WORK ORDER
Please copy every line with the string "count" from the entries below.
DATA SHOWN: Begin
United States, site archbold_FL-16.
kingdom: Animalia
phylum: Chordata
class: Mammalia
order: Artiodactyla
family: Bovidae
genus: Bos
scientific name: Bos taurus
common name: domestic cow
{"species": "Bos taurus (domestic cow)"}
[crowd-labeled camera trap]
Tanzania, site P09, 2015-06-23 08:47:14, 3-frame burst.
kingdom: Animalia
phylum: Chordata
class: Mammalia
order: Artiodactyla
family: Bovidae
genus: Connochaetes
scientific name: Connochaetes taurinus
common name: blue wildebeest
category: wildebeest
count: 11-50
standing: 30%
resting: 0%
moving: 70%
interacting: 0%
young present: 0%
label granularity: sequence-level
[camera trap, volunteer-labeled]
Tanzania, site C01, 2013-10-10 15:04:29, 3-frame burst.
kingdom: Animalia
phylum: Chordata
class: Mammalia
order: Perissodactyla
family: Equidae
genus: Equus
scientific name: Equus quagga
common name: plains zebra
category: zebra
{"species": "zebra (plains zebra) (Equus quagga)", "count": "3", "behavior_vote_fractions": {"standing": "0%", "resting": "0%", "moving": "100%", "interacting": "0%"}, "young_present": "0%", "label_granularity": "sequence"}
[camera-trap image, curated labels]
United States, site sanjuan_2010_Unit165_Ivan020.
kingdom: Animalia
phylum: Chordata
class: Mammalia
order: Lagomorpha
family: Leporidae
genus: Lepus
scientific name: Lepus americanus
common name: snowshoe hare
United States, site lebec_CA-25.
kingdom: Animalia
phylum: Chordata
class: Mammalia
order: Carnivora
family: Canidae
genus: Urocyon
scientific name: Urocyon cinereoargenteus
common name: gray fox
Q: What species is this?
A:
DATA SHOWN: End
SOLUTION TO THE PROBLEM
count: 11-50
{"species": "zebra (plains zebra) (Equus quagga)", "count": "3", "behavior_vote_fractions": {"standing": "0%", "resting": "0%", "moving": "100%", "interacting": "0%"}, "young_present": "0%", "label_granularity": "sequence"}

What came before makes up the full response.